滝口悠生(たきぐち・ゆうしょう)/1982年、東京都生まれ。2016年「死んでいない者」で芥川賞受賞。他に『高架線』『やがて忘れる過程の途中(アイオワ日記)』など。 (撮影/朝山実)
滝口悠生(たきぐち・ゆうしょう)/1982年、東京都生まれ。2016年「死んでいない者」で芥川賞受賞。他に『高架線』『やがて忘れる過程の途中(アイオワ日記)』など。 (撮影/朝山実)

「目の前でしゃべっている人の話に耳を傾けることを大事にしています」

 この言葉は、一人ひとりときちんとかかわる滝口悠生さん自身の生き方を表しているとともに、小説を書くうえでの背骨にもなっているようだ。

『長い一日』(講談社、2475円※税込み)は、人生とは、一見よくわからないことや些細な偶然の連なりで成り立っているのだと思わせる作品だ。本の外見はハードカバーの縦の寸法が少し短く、昔からある博文館の日記帳を思わせる装丁になっている。

 主人公は小説家の男性だ。7年間暮らした借家からの引っ越しをめぐる<妻>とのやりとり、階下に住む大家の老夫婦との交流、友人宅での集まり、行きつけのスーパーのことなど、作者の実生活らしき日常が綴られている。まるで日記をのぞきみるような感覚になる。

 講談社のPR誌「本」に3年近く連載した文章がもとになっている。「読み切りエッセイで、日記のようなものを書きましょうということでスタートした」というが、「なんとなく小説に変貌してしまった」と明かす。

「小説の中の<私>は、ほぼ僕自身だったのですが……」。読み進むにつれ、妻の目を通した語り口になったり、友人が主人公になったり、当初の主人公が「滝口は」と客体化されたりもする。

 話者がするっと変わるのは、芥川賞受賞作「死んでいない者」をはじめ、滝口さんの小説の特色の一つでもあるが、慣れてくると視点が移り変わるのが面白くなってくる。
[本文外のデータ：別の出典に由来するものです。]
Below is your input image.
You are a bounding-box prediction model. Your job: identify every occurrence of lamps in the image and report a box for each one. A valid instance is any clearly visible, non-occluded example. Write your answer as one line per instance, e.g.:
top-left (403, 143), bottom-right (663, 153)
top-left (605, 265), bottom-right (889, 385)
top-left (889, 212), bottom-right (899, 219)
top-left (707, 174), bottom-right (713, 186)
 特に印象に残るのは、<不染鉄(ふせんてつ)>という日本画家の展覧会を見に行った日の記述だ。展示中の風景画の中に、凡庸で長文の雑感が書き込んであるのを見て、<なぜわざわざ自作にそんな言葉を書き加えるのかがよくわからない>と疑問に思いながら、この画家と作品について考えたことを書き連ねている(再読すると、この章の重要性に気づかされる)。

 この画家は滝口さんの創作のように思えたが、調べてみたら1891年生まれの実在の画家だ。